Goals
[1] Reproduce the commentary on Gov. Ned Lamont word for word, beginning at the words "It’s not easy" and stopping after the words "land after all.".
[2] Carry on the commentary on Gov. Ned Lamont, picking up right after its last sentence.

Quoted passage
>> Begin

It’s not easy being a brand new governor, it’s very much a sink-or-swim situation. Gov. Ned Lamont looked like he was drowning during the first months of his term, but now I’m happy to report that he seems to have crawled up on dry land after all.
The start of the year was not kind to Gov. Lamont thanks to two major missteps: the botched rollout of auto tolling on the highways and his budget that everyone except the rich found something to hate in.
Lamont originally promised during the campaign that tolls would only be for trucks, but only a few weeks after he squeaked out a win the state Department of Transportation released a study on tolls that proposed toll gantries on just about every mile of every single expressway in the state, plus a handy cost calculator that we could use to figure out how much more our commutes were going to cost.
Naturally, we lost our minds.
So poor Ned Lamont comes into office with this study and the prospect of toll gantries in everyone’s driveway already hung around his neck. The online grouch squad had already substituted his name in for Dan Malloy’s in their rants about how awful Connecticut is, so Lamont had basically zero honeymoon.

>> End

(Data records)
>> Begin

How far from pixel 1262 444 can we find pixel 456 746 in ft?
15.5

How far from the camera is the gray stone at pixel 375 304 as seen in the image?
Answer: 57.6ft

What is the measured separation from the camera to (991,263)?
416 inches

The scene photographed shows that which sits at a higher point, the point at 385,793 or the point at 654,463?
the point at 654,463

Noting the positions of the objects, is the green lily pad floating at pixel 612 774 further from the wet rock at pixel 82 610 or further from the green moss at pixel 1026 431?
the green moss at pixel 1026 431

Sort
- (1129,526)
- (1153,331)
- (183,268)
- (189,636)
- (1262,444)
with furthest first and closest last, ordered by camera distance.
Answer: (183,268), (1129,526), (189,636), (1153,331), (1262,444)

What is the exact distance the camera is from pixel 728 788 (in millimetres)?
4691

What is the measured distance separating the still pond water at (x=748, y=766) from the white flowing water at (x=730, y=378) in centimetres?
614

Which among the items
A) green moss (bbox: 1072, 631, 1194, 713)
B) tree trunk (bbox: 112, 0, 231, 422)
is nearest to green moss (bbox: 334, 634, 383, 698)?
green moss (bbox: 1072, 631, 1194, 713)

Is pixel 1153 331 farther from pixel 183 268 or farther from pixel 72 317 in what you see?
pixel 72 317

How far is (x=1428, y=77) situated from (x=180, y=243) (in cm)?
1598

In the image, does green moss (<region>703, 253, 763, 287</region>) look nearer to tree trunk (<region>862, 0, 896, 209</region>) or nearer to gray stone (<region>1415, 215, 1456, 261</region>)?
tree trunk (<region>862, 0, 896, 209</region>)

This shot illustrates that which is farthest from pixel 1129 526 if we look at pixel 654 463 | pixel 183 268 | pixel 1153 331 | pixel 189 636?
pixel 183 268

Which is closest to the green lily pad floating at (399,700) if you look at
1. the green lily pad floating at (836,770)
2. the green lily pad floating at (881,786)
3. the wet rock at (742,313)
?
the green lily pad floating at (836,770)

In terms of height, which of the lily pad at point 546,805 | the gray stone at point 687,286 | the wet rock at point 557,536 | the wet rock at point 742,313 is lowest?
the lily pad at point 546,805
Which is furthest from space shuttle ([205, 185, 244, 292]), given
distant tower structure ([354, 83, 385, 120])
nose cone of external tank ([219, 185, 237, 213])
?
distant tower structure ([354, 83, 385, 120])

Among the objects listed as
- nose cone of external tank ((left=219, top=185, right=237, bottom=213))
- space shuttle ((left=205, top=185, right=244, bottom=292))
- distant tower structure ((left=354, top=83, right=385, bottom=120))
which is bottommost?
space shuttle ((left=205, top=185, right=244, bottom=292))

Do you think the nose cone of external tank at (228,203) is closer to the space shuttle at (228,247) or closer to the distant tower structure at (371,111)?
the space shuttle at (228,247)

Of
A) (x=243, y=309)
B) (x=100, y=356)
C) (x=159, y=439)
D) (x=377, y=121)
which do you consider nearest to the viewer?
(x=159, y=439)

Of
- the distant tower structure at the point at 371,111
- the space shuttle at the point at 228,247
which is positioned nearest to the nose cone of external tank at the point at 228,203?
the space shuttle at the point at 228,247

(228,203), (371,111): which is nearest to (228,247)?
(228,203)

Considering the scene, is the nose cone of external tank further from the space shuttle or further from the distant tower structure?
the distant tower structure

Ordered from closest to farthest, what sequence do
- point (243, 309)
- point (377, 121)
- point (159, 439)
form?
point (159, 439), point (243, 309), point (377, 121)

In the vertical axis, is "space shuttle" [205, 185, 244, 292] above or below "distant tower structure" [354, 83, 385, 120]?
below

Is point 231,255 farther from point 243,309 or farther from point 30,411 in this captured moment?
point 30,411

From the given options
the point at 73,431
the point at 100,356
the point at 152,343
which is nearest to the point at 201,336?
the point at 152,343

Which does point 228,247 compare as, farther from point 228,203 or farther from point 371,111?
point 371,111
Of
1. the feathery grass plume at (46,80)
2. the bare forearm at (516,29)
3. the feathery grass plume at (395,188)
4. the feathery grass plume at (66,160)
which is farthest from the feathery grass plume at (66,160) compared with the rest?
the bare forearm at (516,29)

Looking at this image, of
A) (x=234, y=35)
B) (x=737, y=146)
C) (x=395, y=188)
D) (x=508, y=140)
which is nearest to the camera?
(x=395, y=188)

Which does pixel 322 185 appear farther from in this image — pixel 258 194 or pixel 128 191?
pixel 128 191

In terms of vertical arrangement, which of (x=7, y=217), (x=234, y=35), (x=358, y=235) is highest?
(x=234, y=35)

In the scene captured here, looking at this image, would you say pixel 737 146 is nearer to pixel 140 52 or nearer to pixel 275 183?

>> End

Task-by-task answers
[1]
It’s not easy being a brand new governor, it’s very much a sink-or-swim situation. Gov. Ned Lamont looked like he was drowning during the first months of his term, but now I’m happy to report that he seems to have crawled up on dry land after all.

[2]
That meant that reversing his position on truck-only tolls, which was grimly necessary, would require a delicate touch and a full court media press promoting the governor’s new position as the only way forward. But Gov. Lamont instead dropped an op-ed on a Saturday explaining himself and then all but ceded the field to angry toll haters for a crucial few days.
Lamont seemed caught off guard by how intense the negative reaction was. It took him weeks to start to find his footing on the issue, by which time it was too late. The damage had been done.
Lamont’s original budget proposal also included a whole list of politically devastating tax increases — or, more specifically, the end to certain exemptions to the state sales tax. An early trial balloon had suggested removing the exemption on groceries, and the finished plan would have taxed online downloads, veterinary services, accounting and legal services, boat storage, sugary beverages, and a whole lot more.
Avery Soda in New Britain responded by creating a new soda called “Don’t Tax Me Ned!,” if you want an indication of how well all of this went over.
But after hitting bottom in February things began to get better for the governor. When it came to actual legislating and negotiating, Lamont turned out to be better than expected. Gov. Dannel P. Malloy was notoriously prickly and it seemed like he was at odds with the leaders of his own party in the legislature more often than not. Lamont, on the other hand, brought a more open and collegial style to the Capitol, and Democratic lawmakers responded by heaping praise on the governor at the end of the session.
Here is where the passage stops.